Remettant en cause sans aucun parti pris quelques grandes certitudes, montrant que les vérités les plus antinomiques peuvent coexister, tout en demeurant conscient de ses propres contradictions et surtout sans céder à la tentation nihiliste de l’absurde, du non-sens, du désespoir, il s’efforce – sans aucune pose, sans prétention, sans ambition affichée – d’imaginer et de décrire ce qui arrivera, ce qui sera "métabolisé" : "Quand on parle de la "fin de l’histoire"’, de la "fin du politique"’, […] de la "fin des idéologies", rien de tout cela n’est vrai. Le pire est justement qu’il n’y aura de fin à rien." (L’Illusion de la fin, 1992) Pour lui, les jeux ne sont jamais faits ; la mondialisation n’a pas gagné d’avance : "Face à sa puissance dissolvante et homogénéisante, on voit se lever partout des forces hétérogènes, pas seulement différentes mais antagonistes et irréductibles." (Libération, 18 mars 1996) Plaquer sur cet avenir provisoirement indéchiffrable des schémas de pensée traditionnels ne servirait qu’à brouiller toutes les pistes.
Après avoir visité la grotte de Lascaux, il relit un texte de Georges Bataille, où celui-ci expliquait que les hommes de Lascaux n’avaient pas représenté d’hommes parce qu’ils étaient en train de se détacher de l’animalité, qu’ils étaient encore incapables de se doter d’un statut supérieur, que l’humain n’existait pas en tant que tel : "Des milliers d’années après Lascaux, suggère Baudrillard, peut-être assistons-nous à une opération similaire au cours de laquelle l’espèce se détache de ce que l’on croyait être l’humain. Du point de vue humain, précisément, cela paraît désastreux. Mais, au fond, on n’en sait rien et je crois qu’il n’y a pas de morale à opposer au désir immoral et technique d’immortalité." (interview au Monde de l’Education, juillet-août 2001) Ce genre d’intuition le rend à la fois nécessaire et indémodable. "La pensée doit être exceptionnelle, anticipatrice et à la marge – l’ombre projetée des événements futurs", écrivait-il dans le dernier volume de Cool Memories.
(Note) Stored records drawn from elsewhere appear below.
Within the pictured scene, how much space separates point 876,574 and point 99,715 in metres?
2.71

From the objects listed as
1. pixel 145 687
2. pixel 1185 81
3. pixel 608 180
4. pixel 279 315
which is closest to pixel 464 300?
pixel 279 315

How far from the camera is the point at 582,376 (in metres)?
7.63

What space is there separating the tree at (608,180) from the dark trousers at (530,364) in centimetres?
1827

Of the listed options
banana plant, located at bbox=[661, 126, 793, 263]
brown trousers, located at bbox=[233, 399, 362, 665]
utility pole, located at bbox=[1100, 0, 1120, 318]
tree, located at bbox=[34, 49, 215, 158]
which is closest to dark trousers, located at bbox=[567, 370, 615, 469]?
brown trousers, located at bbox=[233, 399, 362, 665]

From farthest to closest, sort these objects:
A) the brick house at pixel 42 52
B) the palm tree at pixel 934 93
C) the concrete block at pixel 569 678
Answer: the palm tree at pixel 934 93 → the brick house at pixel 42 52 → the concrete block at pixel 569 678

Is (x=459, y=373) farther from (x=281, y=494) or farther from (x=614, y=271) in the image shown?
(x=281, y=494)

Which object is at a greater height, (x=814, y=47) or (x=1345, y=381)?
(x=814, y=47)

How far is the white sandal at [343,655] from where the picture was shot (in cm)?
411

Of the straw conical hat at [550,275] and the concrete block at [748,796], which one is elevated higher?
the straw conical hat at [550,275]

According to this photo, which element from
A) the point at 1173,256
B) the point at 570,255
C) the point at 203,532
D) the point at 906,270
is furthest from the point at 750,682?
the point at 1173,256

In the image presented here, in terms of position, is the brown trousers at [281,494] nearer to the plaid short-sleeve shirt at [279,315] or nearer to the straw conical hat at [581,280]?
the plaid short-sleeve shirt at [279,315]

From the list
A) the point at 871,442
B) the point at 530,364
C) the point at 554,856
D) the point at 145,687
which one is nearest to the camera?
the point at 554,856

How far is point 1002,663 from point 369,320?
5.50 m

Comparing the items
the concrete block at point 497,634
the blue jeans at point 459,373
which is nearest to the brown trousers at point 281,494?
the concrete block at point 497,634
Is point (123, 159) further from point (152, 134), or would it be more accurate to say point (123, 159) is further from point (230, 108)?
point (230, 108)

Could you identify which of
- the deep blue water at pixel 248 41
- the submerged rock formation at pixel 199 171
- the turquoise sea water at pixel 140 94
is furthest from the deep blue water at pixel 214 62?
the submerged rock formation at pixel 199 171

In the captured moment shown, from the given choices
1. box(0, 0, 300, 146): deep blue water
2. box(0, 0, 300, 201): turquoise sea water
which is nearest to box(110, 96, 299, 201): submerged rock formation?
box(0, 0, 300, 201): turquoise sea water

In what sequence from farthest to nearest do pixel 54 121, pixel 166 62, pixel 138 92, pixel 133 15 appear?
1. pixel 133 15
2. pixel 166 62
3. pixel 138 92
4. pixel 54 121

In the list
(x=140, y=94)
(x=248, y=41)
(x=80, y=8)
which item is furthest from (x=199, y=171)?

Il ne tient qu’à chacun de nous de se conformer à cette feuille de route. Il meurt le 6 mars 2007. Au cimetière Montparnasse, devant sa tombe, le philosophe René Schérer assure : "L’enterrement de Jean Baudrillard n’a pas eu lieu, et c’est tant mieux. A présent, il va vivre."
François BROCHE Journaliste, historien http://www.magistro.fr/
1) Au journaliste Pierre Boncenne, légèrement interloqué, il expliquait : "Métaleptique c’est prendre l’effet pour la cause, inverser ou rompre le déroulement rationnel des choses. Viral, c’est un peu pareil : il n’y a plus de causalité, il y a un brouillage des connexions. Cela correspond un peu à l’idée que je me faisais d’une pensée radicale qui n’est plus critique et rationnelle mais qui déstabilise le jugement et l’écriture." ( Le Monde de l’Education, numéro spécial, juillet-août 2001)
(2) En 2005, un certain Thomas Florian a publié un pamphlet, où il accuse Baudrillard de "recycler tous les poncifs de la beauferie de bistrot" (Bonjour… Jean Baudrillard, Editions Cavatines) et place ses analyses philosophiques au même niveau que celles de l’acteur karatéka Jean-Claude Van Damme. Pour avoir une idée plus juste de l’homme et de sa pensée, il est préférable de lire La Séduction Baudrillard, de Ludovic Leonelli (Editions Ensba [Ecole nationale supérieure des Beaux-Arts], 2007).